さて話は変わりますが、先月1月26、27日はそれぞれNHK全国短歌大会、俳句大会が開催されました。これはNHKが全国の短歌俳句愛好者に向けて、事前に募集した作品を著名な選者により選び抜かれた秀作の選評と作者を表彰するという会なので、何らかの賞をいただける誇らしげな歌人、俳人が全国から集まるわけです。そこで、この会場であるNHKホールに行って本の直販をやりました。
もっともそこには、ライバルといったらあまりに失礼ですが、同じジャンルの本を出版している「角川学芸出版」や「短歌研究社」「ふらんす堂」なども出品しており、挨拶を交わしたりして和やかに過ごしておりました。
13時から始まる大会で全席指定なので11時くらいに準備すれば充分かなと思っていたのですが、あの寒さのなか9:00過ぎにはホールの周りはすでに長蛇の列とのこと。主催者側も当初の開場の予定を早めた為こちらもあわてて本を並べました。
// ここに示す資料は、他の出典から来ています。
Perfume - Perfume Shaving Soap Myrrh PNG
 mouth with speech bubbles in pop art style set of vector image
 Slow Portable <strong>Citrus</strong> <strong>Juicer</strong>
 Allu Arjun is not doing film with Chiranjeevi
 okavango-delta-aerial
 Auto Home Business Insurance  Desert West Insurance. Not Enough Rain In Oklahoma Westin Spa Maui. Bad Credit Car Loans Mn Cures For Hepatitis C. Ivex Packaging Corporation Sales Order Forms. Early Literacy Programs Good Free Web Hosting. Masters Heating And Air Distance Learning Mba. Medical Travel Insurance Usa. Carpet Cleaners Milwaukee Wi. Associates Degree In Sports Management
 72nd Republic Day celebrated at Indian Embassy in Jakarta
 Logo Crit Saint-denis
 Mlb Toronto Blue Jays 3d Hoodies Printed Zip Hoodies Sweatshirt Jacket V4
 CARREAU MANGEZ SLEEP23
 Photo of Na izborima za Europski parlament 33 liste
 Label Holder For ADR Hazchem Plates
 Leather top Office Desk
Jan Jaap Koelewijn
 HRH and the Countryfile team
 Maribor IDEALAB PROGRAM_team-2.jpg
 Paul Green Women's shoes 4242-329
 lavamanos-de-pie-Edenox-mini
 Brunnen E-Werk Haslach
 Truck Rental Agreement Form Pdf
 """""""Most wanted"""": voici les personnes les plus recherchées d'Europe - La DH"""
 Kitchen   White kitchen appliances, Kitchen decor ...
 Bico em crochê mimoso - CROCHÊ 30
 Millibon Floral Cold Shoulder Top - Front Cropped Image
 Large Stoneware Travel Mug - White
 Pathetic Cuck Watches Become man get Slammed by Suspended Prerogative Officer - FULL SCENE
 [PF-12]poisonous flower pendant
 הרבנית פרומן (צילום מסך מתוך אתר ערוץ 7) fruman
開場と同時に押し寄せてきた人たちは、見事に“昔”紳士、淑女であったであろうご高齢の方たちばかりで、落ち着いたスローな動きかと思いきや、我々の出品テーブルなど脇目もふらずお弁当を並べている売店に突進し、その後壮絶な椅子取り合戦を繰り広げつつ幕の内弁当やサンドイッチを食しておりました。恐るべし老人パワーです!
食事が一段落して落ち着いたころ、ようやくこちらのテーブルにも目を向けてくれ、我々の仕事もいよいよ本番です。
やはり圧倒的に「角川」の前に人が集まり、その隣にいた小社もおこぼれを頂戴して、「ボウズになったらどうしよう・・・」という不安も早々に消え失せ、想像していたよりも多く売れました。ヒットは「お買上の本をご自宅に配送します」サービスが功を奏して大型本も売れたことでした。なかには「隣で買った本だけど送ってくれる?」という大胆発言をする方もおりましたが、「うちの本と一緒ならいいですよ!」と商人の顔になって売りつけ、いやお買い上げ頂いたりして意外と面白いものでした。なによりの収穫は、日頃想像だけで理解していたつもりだった実際の読者に直接触れられたことです。
こうなる上はこの老人パワーが健在のうちに、全国の俳句短歌大会が開催されるところをしらみつぶしに、フーテンの寅さんよろしく渡り歩けば結構イケルかも、などと皮算用をしている今日この頃です。